> [Passage shown]
= = = = = = =
[This excerpt is from Chapter 4 of Explaining Postmodernism: Skepticism and Socialism from Rousseau to Foucault]
Rousseau and the French Revolution
Rousseau died in 1778 when France was at the height of its Enlightenment. At the time of his death, Rousseau’s writings were well known in France, though he had not exerted the influence that he would when France entered its revolution. It was Rousseau’s followers who prevailed in the French Revolution, especially in its destructive third phase.
The revolution had started with the nobility. Spotting the weakness of the French monarchy, the nobles had succeeded in 1789 in forcing a meeting of the Estates-General, an institution that they usually controlled. Some of the nobles had hoped to enhance the power of the nobility at the expense of the monarchy, and some had hoped to institute Enlightenment reforms.
The nobles, however, were unable to form a unified coalition, and they were no match for the vigor of the liberal and radical delegates. Control of events slipped out of the hands of the nobles, and the Revolution entered a second, more liberal phase. The second phase was dominated by broadly Lockean liberals, and it was they who produced the Declaration of the Rights of Man and the Citizen.
The liberals, however, were in their turn no match for the vigor of the most radical members of the Revolution. As the members of the Girondin and Jacobin parties assumed greater power, the Revolution entered its third phase.
= = = = = = =
> [Items]
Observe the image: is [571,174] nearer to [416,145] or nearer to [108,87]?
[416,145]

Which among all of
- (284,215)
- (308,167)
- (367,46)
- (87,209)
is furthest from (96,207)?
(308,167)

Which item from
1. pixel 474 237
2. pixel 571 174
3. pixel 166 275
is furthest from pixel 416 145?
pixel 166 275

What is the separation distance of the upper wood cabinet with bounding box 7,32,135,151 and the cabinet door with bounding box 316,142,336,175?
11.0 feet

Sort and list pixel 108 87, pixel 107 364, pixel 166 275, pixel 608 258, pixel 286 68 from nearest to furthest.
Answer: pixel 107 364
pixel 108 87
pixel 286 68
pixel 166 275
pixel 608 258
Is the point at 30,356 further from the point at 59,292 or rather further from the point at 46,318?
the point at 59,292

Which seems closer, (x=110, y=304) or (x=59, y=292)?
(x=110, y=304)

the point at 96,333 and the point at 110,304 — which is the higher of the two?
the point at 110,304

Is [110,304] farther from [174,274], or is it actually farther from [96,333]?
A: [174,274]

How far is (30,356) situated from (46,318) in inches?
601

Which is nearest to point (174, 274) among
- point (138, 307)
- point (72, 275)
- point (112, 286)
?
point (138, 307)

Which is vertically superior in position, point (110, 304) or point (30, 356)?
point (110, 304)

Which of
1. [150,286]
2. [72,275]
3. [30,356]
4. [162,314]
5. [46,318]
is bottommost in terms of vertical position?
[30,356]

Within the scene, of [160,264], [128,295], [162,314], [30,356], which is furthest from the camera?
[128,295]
= = = = = = =
> [Work instructions]
A. Rewrite the paragraph in the passage on Rousseau and the French Revolution that begins "The revolution had started with the nobility" as a short bulleted list that keeps its main facts.
B. Answer these questions from the passage on Rousseau and the French Revolution:
(i) In what year did Rousseau die?
(ii) What document did the liberals of the second phase produce?
(iii) Members of which two parties gained power as the Revolution entered its third phase?
C. List every phase of the Revolution described in the passage on Rousseau and the French Revolution, with the group that led or dominated each.
The records have no connection to the passage on Rousseau and the French Revolution.

> [Responses per task]
A.
- The revolution began with the nobility.
- Seeing the French monarchy's weakness, the nobles forced a meeting of the Estates-General in 1789, an institution they usually controlled.
- Some nobles wanted to increase the nobility's power at the monarchy's expense.
- Others wanted to introduce Enlightenment reforms.

B.
(i) 1778
(ii) The Declaration of the Rights of Man and the Citizen
(iii) The Girondin and Jacobin parties

C.
- First phase: led by the nobility
- Second phase: dominated by broadly Lockean liberals
- Third phase: led by the most radical members, from the Girondin and Jacobin parties